The union representing Singapore Press Holdings (SPH) employees said Monday (17 October) it was “deeply concerned” that it was only informed by management of planned job cuts just 30 minutes before SPH was scheduled to announce the move to its staff.
The Creative Media and Publishing Union (CMPU), which represents workers including those from SPH, told Yahoo Singapore that it would be working closely with SPH management to work out fair retrenchment packages for its members.
“Responsible managements should consider and explore all alternative ways of managing their manpower where possible before cutting existing manpower,” said CMPU president David Teo.
Last Friday (14 October), in response to reports that SPH planned to cut its workforce by 10 per cent, CMPU told Yahoo Singapore that it had been assured by SPH management that it was “speculative reporting”.
CMPU General Secretary, Mindy Kwok said then, “When we (CMPU) saw the online news (about the planned restructuring), we immediately engaged the management to seek clarifications. The management shared that it was speculative reporting and gave assurance that they will work closely with the union if there are indeed such plans.”
SPH announcement on job cuts
On Monday, SPH confirmed plans to cut its workforce by up to 10 per cent by 2018 and merge tabloids My Paper (MYP) and The New Paper (TNP).
The two papers will form a revamped TNP that will be distributed free Monday to Saturday from December and will continue to be available online, SPH said in a statement.
To reduce operating costs, SPH will downsize its workforce of 4,182 – as of end August - through attrition, retirement, non-renewal of contracts, outplacement and retrenchment.
The measures come after a five-month review of its core media business. On Friday, SPH reported a 17.5 per cent drop in net profit to $265.3 million for its 2016 financial year amid a continued slowdown in the conglomerate’s core media business.
The media conglomerate pledged to work with the relevant unions to ensure that fair terms are given to affected staff.
Senior management including SPH CEO Alan Chan and his deputy Patrick Daniel announced the measures to employees during a town hall meeting at a packed SPH News Centre Auditorium on Monday evening. Many staffers stood in the wings, while others crowded around televisions in conference rooms and other venues in the SPH building to catch the live broadcast of the session.
Sources across several departments in SPH said that the mood in the auditorium was pensive during the approximately 90-minute session, where management outlined its plans to staff.
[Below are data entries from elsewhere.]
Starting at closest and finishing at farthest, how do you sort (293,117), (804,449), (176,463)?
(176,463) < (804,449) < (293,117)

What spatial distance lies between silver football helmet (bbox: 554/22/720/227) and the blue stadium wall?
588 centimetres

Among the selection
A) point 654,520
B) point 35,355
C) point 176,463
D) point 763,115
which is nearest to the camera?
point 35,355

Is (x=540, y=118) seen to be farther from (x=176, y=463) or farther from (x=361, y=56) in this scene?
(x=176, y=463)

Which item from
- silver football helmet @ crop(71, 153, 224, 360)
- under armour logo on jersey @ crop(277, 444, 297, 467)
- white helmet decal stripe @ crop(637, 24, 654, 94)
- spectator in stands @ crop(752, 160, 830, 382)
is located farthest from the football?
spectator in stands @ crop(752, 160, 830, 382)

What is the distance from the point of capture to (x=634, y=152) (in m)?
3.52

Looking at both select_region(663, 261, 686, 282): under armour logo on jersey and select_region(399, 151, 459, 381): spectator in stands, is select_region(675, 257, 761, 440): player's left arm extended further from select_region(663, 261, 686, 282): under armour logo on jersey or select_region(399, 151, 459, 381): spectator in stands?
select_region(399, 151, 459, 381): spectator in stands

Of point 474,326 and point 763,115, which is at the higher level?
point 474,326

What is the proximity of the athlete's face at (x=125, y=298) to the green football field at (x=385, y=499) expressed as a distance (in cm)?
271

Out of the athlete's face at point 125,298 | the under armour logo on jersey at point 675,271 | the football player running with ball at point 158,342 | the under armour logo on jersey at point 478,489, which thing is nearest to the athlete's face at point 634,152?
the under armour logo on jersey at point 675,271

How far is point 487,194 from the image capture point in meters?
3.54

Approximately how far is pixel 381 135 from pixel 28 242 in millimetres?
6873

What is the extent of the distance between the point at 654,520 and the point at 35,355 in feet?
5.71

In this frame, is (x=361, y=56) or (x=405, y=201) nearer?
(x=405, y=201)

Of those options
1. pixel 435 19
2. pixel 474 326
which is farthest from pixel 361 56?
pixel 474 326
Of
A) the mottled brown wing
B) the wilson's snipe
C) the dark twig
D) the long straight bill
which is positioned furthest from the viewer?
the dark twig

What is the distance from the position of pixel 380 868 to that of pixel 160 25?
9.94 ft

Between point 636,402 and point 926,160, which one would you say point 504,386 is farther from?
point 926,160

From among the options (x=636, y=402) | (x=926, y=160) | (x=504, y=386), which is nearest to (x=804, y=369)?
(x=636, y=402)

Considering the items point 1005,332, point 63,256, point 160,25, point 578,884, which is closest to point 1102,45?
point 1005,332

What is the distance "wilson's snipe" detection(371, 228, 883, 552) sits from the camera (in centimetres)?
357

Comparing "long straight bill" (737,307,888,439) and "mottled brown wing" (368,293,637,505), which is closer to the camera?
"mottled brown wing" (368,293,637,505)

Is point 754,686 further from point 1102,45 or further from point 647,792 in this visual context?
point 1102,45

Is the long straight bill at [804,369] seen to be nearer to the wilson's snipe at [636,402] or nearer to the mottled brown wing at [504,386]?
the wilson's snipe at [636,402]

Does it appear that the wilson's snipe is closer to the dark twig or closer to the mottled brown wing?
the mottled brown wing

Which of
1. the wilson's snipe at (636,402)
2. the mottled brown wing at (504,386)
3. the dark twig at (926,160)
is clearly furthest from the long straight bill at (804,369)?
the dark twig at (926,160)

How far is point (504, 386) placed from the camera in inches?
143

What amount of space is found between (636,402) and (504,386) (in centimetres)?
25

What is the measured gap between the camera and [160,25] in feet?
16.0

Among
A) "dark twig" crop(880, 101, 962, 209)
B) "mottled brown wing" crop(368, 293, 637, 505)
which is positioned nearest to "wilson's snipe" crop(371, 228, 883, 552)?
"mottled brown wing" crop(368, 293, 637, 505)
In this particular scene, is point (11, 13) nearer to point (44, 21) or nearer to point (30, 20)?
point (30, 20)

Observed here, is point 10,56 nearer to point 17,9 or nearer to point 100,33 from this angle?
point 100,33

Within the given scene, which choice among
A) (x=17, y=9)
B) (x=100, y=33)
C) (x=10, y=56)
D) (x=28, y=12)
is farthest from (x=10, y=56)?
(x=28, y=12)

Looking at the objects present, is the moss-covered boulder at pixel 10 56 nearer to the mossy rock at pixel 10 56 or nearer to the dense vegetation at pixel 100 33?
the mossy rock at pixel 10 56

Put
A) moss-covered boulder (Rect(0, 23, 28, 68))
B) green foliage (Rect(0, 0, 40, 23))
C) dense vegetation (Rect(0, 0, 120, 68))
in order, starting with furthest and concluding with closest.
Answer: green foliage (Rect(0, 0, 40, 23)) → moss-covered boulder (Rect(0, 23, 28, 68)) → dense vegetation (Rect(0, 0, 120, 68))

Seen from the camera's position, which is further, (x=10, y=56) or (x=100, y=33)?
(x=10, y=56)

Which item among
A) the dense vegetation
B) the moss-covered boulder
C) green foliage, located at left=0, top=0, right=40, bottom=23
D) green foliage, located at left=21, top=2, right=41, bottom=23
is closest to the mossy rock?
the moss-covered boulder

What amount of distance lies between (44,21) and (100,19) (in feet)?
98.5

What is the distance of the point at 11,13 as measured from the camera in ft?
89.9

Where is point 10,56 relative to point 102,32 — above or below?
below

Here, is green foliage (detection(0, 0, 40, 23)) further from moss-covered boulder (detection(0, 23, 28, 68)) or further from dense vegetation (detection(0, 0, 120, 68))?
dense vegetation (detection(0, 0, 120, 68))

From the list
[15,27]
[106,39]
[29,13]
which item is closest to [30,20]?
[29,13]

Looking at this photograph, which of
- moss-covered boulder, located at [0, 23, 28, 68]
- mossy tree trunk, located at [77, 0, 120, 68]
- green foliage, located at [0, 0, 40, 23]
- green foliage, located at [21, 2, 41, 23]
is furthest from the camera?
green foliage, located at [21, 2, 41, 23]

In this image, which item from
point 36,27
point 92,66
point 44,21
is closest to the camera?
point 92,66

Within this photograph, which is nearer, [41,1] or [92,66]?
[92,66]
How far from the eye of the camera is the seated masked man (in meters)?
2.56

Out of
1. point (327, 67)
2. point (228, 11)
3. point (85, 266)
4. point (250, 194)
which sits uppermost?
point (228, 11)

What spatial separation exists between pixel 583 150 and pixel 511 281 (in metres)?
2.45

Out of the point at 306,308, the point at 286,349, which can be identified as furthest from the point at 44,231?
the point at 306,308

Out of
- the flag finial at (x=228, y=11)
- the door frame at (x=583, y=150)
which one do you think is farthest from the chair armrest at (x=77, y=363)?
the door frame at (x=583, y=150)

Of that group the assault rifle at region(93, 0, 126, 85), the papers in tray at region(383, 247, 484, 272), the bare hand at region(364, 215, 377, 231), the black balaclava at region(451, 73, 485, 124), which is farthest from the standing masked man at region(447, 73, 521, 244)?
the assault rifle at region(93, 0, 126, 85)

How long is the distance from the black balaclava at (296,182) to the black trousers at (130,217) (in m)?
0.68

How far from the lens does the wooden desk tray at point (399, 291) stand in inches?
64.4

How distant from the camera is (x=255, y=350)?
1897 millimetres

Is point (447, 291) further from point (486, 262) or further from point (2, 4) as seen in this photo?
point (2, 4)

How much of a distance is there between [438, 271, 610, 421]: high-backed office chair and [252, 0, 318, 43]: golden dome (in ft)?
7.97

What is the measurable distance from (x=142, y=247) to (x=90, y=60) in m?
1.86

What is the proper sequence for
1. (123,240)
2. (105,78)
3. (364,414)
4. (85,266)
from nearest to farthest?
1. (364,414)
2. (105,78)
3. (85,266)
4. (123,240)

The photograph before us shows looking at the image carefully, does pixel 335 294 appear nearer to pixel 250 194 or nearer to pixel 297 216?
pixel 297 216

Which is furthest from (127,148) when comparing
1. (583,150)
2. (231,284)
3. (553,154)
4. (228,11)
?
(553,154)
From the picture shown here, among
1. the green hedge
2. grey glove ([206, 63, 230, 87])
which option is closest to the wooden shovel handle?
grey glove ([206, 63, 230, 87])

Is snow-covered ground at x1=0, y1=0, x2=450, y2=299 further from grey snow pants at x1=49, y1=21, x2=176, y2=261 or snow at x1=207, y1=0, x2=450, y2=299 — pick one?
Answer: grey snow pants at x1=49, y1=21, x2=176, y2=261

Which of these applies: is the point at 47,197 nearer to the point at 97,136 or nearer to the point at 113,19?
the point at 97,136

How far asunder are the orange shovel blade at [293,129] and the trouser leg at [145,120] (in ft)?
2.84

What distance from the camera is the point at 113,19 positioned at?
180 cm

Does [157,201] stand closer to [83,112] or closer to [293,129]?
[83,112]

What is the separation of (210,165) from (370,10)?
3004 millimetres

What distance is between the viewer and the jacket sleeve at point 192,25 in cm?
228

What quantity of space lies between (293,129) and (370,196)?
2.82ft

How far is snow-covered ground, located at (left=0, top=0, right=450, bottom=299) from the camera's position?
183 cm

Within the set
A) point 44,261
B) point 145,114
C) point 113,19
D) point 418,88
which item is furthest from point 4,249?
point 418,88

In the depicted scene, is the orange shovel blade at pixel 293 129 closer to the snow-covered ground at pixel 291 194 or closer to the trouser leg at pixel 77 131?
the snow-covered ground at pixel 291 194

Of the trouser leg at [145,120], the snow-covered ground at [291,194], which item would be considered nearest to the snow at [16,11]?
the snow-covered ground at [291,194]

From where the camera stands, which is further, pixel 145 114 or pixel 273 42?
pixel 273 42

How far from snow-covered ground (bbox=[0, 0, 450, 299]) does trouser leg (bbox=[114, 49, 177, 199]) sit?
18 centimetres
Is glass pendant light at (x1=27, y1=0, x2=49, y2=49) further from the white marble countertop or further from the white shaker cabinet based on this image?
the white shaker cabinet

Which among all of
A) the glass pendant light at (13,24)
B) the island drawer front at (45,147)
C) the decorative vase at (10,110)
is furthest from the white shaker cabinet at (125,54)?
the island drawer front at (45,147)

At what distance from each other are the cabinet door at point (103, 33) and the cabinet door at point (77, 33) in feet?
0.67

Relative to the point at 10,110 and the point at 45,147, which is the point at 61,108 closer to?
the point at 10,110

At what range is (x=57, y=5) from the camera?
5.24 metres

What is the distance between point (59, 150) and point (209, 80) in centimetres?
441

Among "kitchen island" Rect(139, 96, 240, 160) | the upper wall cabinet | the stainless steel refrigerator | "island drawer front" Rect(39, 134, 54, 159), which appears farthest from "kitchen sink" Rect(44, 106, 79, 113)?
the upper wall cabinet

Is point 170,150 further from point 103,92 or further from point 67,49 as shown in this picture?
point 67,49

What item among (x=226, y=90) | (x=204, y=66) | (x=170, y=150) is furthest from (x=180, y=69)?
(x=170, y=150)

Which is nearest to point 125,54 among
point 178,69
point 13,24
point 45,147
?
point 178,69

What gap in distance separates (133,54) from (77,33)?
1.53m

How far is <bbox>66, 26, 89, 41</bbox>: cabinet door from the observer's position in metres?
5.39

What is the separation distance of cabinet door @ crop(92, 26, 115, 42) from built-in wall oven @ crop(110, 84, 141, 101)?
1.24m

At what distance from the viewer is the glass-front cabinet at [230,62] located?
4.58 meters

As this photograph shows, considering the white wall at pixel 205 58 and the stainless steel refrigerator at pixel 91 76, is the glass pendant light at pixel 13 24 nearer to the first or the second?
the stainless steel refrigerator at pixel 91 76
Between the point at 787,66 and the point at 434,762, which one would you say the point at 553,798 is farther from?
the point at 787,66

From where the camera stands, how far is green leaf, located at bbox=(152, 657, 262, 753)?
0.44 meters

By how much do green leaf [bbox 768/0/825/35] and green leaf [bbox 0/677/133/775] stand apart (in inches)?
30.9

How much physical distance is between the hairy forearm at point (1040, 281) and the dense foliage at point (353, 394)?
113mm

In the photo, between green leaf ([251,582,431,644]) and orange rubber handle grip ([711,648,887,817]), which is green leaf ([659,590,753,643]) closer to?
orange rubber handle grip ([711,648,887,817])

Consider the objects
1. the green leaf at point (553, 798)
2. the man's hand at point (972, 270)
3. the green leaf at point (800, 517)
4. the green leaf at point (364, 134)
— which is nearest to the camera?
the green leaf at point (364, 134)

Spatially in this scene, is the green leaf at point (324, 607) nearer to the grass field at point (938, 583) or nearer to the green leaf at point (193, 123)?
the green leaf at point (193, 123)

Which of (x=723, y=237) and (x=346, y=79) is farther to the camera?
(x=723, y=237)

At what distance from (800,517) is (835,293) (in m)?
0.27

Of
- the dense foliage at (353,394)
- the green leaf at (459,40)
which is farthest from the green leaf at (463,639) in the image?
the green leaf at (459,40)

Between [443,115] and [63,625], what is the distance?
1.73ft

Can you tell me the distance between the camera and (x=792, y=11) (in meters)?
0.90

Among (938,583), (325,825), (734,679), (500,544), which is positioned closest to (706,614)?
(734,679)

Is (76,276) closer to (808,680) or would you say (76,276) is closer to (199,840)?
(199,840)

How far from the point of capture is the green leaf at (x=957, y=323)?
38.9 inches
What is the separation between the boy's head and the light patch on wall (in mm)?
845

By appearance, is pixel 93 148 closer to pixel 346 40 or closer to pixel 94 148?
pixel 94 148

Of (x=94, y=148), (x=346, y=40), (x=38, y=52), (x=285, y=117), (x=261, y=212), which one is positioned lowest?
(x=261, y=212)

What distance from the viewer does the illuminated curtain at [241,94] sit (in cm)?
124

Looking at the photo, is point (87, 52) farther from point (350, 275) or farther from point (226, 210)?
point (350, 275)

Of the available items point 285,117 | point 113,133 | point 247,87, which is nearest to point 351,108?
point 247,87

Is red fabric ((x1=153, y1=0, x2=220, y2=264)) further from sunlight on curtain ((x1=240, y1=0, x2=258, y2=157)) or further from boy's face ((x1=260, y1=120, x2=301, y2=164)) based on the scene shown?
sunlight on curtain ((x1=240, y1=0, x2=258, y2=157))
One employee said that a total of 30 staff will be laid off in the initial phase, with the rest of the job cuts coming in the next two years.
Questions asked by employees included the link between profit performance and job cuts in the different business units, and whether the new TNP would cannibalise The Straits Times.
Reactions from SPH employees
SPH staff whom Yahoo Singapore spoke to seemed reconciled to the restructuring plans.
“It’s clear that the media business in Singapore, especially in print, has been hit in a bad way, even if SPH had been ignoring it for a long time. Reactions (by SPH) now seem knee-jerk in nature, but the only heartening thing to hear is that retrenchments are being kept at a minimum for now. But it doesn’t mean all our jobs are safe for long,” said one employee.
Another staffer also described the mood in her department as “resigned”, as many had anticipated the measures.
One employee said, “The mood seemed to be one of acceptance, because for one, it’s no secret that print media is facing a crisis the world over.
“While the management did try to inject some positive vibes into the presentation, it seems clear that this move (merger between TNP and MYP) is a bit of a wild stab in the dark - a gamble.”